Ohio
Gov. John Kasich, the closest we get to a moderate in the 2016 presidential
race, again showed that he’s a different breed of Republican compared to the
rest of the GOP field in response to the shocking decision on Monday not to
indict a Cleveland police officer who shot and killed a child playing with a
toy gun.
"You need to be heard," Kasich said to those back home in Ohio
outraged by the decision in the Tamir Rice case. After a campaign event on
Tuesday in New Hampshire the governor said, "In America, we’re a place
that was born in the area of protesting. Protesting is an American way of
life."
But
Kasich, according to The Washington Post, urged people upset by the decision to
demonstrate peacefully. "We just want to make sure that the protests don’t
slip into something that sets everybody back. Because in the community of
Cleveland, we have had great gains made, economically, not for everybody, but
for a lot of people. It’s not by chance that the Republican convention is going
to Cleveland. Why is it going there? Because when (party leaders) went to
Cleveland, they could not believe the turnaround and they couldn’t believe the
progress. So we don’t want to go backwards."
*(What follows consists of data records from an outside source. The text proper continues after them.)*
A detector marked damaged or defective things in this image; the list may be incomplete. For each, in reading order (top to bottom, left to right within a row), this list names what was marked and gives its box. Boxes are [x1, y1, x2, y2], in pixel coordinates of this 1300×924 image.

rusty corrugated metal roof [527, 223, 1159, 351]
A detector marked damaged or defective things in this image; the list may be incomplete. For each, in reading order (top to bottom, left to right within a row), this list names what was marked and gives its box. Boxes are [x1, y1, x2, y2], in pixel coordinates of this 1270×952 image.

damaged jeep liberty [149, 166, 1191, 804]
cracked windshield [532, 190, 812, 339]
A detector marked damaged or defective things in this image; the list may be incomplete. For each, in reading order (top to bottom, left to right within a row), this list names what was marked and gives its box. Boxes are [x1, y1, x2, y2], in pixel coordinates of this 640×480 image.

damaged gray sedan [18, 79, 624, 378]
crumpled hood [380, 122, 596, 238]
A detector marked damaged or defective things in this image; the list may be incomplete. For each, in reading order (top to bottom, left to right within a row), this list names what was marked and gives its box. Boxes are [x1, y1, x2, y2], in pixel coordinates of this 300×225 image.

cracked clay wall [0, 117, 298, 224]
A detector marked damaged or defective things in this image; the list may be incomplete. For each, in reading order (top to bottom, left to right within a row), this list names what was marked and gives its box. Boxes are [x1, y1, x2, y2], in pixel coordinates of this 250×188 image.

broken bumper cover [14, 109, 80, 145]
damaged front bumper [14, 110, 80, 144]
As part of the state's response, Kasich said officials are
preparing to review police dispatching protocol to find ways to improve
communication between dispatchers and officers in the field.
"We
can raise the standards of dispatchers. We can bring higher-quality standards
or understand their problems," he said, adding that studies have proposed
establishing national standards for communication between officers and
dispatchers back at police stations.
The Post’s
Ed O’Keefe reports that the governor again declined to comment on the grand
jury's decision not to
indict Officer Timothy Loehmann, who opened fire on Rice, after a
year-long investigation into a police shooting that was one of several to spark
national protests.
But
Kasich has no problem with the Justice Department's decision to continue
investigating allegations of misconduct across the Cleveland police force.